— AIM OF THE TASK —
Identify the line that contains "Comparing [513,274] to" in the material. Output it and every line after it, unchanged, through the end.

— INFORMATION SHOWN —
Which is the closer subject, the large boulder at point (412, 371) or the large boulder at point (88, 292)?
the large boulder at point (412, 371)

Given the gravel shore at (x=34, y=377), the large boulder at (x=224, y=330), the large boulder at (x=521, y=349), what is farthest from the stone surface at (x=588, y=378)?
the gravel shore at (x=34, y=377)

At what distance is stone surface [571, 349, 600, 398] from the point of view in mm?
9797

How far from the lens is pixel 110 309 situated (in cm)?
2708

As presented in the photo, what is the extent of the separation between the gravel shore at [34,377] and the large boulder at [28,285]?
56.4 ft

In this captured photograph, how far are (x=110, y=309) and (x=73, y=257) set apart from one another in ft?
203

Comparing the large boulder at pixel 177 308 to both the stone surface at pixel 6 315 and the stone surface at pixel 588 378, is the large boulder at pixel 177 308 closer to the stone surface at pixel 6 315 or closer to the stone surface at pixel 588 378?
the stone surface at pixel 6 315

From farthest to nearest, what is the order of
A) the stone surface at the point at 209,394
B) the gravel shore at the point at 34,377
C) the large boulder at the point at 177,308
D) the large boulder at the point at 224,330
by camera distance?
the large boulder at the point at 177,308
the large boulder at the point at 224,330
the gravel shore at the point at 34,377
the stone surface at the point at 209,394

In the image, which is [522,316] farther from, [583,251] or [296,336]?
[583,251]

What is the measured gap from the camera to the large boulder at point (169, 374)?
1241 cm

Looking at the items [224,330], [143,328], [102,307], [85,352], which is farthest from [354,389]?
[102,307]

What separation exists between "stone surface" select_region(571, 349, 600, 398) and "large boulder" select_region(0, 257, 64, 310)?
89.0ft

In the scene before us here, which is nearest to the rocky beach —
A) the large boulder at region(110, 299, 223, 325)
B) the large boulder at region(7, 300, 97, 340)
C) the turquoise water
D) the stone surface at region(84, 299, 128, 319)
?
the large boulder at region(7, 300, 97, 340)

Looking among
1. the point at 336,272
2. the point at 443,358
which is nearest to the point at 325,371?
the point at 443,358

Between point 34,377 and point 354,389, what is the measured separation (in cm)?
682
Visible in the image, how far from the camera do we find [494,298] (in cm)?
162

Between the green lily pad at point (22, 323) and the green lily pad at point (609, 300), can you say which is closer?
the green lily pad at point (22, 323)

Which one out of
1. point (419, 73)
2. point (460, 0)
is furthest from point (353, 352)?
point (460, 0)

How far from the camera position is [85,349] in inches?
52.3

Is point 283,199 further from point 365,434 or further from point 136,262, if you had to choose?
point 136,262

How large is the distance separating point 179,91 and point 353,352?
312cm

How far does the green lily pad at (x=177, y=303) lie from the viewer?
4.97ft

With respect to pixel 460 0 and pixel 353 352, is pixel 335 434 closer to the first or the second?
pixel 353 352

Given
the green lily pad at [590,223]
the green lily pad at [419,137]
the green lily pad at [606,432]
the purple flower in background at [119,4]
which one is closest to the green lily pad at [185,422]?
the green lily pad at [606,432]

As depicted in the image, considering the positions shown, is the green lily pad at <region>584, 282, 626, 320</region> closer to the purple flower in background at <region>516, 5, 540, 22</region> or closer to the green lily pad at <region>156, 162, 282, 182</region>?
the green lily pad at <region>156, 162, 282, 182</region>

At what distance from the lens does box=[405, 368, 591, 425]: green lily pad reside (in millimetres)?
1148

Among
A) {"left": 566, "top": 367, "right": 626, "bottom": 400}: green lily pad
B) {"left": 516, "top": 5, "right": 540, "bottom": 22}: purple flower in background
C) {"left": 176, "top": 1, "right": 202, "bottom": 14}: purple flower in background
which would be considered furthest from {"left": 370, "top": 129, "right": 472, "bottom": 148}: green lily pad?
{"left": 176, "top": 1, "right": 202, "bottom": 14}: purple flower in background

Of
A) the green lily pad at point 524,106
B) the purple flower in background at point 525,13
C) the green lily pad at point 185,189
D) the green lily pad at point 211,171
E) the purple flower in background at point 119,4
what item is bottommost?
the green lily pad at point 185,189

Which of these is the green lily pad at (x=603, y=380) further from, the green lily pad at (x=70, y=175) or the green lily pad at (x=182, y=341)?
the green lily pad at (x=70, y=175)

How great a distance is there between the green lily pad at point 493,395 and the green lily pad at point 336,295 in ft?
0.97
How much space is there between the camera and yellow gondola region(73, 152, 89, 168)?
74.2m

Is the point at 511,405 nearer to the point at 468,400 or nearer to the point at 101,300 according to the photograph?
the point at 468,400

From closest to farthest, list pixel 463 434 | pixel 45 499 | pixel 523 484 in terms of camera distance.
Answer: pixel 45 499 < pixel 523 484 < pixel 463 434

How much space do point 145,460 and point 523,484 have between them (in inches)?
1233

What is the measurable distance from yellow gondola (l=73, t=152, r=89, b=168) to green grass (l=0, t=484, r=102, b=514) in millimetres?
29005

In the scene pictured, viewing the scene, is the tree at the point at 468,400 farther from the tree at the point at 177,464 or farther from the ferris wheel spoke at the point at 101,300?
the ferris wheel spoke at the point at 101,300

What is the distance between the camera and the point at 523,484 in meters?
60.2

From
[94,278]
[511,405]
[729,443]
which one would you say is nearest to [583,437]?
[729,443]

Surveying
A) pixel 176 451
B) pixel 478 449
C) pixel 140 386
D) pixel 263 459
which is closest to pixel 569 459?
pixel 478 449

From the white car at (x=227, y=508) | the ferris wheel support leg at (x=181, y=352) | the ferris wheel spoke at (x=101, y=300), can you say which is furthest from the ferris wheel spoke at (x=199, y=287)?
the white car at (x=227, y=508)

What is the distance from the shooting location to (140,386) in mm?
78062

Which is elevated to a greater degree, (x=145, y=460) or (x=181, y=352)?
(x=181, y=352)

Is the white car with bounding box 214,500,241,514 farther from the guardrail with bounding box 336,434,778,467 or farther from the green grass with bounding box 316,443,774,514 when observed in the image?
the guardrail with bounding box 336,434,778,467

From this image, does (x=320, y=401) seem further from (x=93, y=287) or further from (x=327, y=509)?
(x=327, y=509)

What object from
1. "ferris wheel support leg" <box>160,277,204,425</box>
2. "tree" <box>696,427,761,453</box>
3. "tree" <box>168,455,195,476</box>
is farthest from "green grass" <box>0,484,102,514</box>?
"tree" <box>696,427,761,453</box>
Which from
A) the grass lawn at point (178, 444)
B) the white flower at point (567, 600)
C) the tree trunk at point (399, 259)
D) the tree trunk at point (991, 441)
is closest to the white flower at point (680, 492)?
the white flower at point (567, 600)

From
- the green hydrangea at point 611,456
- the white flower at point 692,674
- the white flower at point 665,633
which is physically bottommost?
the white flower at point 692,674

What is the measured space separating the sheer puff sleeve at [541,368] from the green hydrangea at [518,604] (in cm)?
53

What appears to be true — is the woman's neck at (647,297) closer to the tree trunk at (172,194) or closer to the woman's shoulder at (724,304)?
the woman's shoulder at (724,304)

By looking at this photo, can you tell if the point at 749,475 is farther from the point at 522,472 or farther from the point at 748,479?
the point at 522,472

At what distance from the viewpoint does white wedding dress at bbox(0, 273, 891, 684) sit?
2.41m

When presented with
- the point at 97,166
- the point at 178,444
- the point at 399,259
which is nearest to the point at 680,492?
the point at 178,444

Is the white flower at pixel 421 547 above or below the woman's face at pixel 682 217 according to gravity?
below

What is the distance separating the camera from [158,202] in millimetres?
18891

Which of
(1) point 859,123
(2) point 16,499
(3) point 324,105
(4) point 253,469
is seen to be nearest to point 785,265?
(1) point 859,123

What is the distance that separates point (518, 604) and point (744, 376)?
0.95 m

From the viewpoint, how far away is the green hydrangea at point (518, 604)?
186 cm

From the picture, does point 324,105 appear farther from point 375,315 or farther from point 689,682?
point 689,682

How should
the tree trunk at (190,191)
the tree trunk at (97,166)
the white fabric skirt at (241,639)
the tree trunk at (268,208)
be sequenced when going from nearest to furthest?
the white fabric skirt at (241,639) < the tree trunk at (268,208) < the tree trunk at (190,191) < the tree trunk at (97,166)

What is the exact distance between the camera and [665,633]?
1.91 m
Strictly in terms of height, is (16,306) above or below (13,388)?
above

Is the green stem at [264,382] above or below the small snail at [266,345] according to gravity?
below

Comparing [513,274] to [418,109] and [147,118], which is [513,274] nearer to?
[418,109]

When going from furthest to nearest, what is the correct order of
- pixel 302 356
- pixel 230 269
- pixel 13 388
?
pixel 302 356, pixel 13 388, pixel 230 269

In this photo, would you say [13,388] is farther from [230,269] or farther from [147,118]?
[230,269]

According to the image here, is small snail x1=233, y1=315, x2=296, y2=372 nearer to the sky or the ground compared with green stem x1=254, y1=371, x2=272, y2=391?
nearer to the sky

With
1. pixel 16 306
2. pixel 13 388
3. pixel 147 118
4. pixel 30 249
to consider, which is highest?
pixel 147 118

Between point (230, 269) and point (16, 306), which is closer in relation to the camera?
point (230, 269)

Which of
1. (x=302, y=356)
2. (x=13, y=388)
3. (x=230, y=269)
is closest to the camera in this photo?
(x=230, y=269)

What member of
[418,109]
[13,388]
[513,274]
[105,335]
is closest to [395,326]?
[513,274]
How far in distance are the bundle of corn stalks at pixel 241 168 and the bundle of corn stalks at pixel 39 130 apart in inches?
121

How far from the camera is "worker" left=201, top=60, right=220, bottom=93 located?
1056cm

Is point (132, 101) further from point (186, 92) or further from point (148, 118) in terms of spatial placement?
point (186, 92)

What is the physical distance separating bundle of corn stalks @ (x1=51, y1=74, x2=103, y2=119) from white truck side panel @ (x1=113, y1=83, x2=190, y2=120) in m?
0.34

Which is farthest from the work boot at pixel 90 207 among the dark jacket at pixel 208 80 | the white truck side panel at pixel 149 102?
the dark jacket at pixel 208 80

— OUTPUT OF THE EXERCISE —
Comparing [513,274] to [418,109] and [147,118], which is [513,274] nearer to?
[418,109]

When going from furthest to nearest, what is the correct order of
- pixel 302 356
- pixel 230 269
- pixel 13 388
?
pixel 302 356, pixel 13 388, pixel 230 269

In this photo, would you say [13,388] is farther from [230,269] or farther from [147,118]?
[230,269]

According to the image here, is small snail x1=233, y1=315, x2=296, y2=372 nearer to the sky or the ground compared with green stem x1=254, y1=371, x2=272, y2=391?
nearer to the sky

With
1. pixel 16 306
2. pixel 13 388
3. pixel 147 118
4. pixel 30 249
to consider, which is highest?
pixel 147 118

Between point (230, 269) and point (16, 306), which is closer in relation to the camera?
point (230, 269)

Which of
1. (x=302, y=356)
2. (x=13, y=388)
3. (x=230, y=269)
is closest to the camera in this photo?
(x=230, y=269)

What member of
[418,109]
[13,388]
[513,274]
[105,335]
is closest to [395,326]?
[513,274]
How far in distance are the bundle of corn stalks at pixel 241 168 and the bundle of corn stalks at pixel 39 130 apart in inches?
121

How far from the camera is "worker" left=201, top=60, right=220, bottom=93 located?
1056cm

Is point (132, 101) further from point (186, 92) or further from point (148, 118) in terms of spatial placement?
point (186, 92)

What is the physical distance separating bundle of corn stalks @ (x1=51, y1=74, x2=103, y2=119) from white truck side panel @ (x1=113, y1=83, x2=190, y2=120) in m?
0.34

Which is farthest from the work boot at pixel 90 207 among the dark jacket at pixel 208 80 | the white truck side panel at pixel 149 102?
the dark jacket at pixel 208 80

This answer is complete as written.